Incorporate activities or discussions that help youth explore careers related to programs such as Girls Who Code, Gardening Club and Junior Achievement.

3

Recruit professionals from your Club’s board to serve as mentors for youth or as the facilitators of programs like SMART Girls and Passport to Manhood.

4

Encourage youth to ask about jobs within organizations when they talk with guest speakers or go on workplace field trips. This will increase their exposure to different careers.

5

Have Club professionals pick youth and train them to be “junior leaders,” assignments to help in the Club and explore youth development careers.

6

Prepare youth for successful workplace field trips by setting clear expectations for their behavior. Also encourage youth to research the company and prepare relevant questions to ask employees about their careers, education and training.

7

Partner with college professors who require students to complete service-learning hours or practicums.
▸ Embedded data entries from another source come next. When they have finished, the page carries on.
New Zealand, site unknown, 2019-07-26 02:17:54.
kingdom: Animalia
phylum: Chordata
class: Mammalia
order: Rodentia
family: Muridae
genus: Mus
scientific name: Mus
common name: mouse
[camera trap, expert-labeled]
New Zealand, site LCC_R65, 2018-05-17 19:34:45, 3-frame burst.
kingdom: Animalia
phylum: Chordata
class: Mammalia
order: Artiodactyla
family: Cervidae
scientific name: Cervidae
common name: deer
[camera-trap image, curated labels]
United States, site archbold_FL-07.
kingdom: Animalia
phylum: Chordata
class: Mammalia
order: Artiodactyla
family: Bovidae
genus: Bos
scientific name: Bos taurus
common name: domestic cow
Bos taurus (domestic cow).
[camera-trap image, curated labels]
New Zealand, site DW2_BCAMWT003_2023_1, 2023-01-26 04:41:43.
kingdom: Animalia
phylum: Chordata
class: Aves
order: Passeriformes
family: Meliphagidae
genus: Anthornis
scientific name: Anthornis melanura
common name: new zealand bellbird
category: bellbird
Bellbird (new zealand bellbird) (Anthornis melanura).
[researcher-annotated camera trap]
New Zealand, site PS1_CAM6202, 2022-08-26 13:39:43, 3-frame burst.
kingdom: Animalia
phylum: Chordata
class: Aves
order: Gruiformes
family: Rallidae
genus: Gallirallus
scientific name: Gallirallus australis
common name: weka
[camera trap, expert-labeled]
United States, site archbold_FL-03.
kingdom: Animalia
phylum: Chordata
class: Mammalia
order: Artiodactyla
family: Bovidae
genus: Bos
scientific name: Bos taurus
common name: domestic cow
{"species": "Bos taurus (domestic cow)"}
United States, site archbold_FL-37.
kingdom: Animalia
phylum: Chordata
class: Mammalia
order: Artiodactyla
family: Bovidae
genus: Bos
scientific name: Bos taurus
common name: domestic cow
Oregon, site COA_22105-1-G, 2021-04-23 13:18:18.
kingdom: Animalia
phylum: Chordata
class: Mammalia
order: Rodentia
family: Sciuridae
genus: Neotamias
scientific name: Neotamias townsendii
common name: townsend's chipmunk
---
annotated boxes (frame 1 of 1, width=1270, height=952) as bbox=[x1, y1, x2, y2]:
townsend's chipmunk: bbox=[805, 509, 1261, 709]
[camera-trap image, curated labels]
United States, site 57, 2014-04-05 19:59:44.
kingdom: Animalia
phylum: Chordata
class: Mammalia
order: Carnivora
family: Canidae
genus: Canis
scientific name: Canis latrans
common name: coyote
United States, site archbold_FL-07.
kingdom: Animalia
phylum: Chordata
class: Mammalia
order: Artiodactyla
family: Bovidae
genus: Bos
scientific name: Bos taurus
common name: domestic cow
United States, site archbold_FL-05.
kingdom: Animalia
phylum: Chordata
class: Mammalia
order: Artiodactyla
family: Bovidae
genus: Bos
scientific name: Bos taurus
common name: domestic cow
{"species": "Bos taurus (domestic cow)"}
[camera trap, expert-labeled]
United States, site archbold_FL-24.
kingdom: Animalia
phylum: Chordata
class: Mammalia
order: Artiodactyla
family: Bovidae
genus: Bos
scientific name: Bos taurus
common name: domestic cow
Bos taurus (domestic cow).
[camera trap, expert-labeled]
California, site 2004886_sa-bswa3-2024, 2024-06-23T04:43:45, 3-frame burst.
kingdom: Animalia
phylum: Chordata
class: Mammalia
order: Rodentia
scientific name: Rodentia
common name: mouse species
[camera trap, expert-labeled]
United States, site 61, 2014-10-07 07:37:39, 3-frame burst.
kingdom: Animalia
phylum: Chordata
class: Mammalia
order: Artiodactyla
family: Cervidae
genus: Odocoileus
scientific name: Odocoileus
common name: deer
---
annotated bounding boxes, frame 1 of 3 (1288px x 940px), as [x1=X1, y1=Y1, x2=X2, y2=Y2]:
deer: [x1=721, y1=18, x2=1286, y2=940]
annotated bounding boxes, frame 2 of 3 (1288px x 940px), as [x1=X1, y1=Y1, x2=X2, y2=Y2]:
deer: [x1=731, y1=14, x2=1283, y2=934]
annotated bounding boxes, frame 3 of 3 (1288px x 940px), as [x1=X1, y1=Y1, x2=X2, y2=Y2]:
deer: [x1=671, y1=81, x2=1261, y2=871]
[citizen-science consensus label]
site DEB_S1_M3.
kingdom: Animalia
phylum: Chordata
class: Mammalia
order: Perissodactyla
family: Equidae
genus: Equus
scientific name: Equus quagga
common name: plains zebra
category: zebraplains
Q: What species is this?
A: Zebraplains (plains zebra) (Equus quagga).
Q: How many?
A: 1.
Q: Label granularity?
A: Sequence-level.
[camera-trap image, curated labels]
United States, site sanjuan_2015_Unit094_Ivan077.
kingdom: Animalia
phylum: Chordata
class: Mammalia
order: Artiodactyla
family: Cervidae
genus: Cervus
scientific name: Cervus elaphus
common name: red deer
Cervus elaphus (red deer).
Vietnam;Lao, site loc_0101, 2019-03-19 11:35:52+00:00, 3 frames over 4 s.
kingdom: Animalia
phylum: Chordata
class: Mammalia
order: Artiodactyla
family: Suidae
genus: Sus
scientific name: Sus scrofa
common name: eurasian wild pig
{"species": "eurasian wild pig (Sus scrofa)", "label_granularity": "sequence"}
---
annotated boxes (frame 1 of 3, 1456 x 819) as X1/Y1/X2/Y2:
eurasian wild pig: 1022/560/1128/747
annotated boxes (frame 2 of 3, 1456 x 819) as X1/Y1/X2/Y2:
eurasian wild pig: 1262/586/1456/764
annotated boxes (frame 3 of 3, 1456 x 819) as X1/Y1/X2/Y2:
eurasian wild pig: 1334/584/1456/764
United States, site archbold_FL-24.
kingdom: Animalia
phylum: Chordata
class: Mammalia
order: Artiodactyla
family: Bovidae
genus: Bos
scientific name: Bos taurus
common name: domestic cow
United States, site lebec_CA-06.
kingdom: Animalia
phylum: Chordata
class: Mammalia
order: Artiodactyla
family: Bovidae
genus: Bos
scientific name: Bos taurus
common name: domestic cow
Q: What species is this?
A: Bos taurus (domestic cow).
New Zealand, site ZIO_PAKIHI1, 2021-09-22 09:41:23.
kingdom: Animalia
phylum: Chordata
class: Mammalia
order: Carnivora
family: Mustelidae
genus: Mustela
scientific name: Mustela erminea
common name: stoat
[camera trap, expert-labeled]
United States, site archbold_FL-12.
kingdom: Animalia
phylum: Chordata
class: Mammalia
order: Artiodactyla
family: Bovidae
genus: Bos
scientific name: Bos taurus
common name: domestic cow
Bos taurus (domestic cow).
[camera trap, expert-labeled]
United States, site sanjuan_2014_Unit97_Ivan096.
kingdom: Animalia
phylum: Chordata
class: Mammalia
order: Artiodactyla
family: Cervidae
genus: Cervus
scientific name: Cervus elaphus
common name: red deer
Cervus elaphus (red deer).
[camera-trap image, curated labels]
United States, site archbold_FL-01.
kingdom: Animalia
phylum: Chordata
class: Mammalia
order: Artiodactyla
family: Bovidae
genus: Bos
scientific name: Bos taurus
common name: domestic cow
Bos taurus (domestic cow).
Encourage educators to recruit program volunteers or part-time staff to facilitate STEM, arts or health programming and serve as role models for Club youth.

8

Join the Chamber of Commerce to connect with local businesses and ask them to provide guest speakers and program volunteers, host field trips or job shadowing events, and help organize community events like job fairs or arts or science festivals.

9

Team up with local employers to find and recruit professionals from traditionally underrepresented racial/ethnic groups to serve as mentors or career coaches for youth who also identify as members of those groups.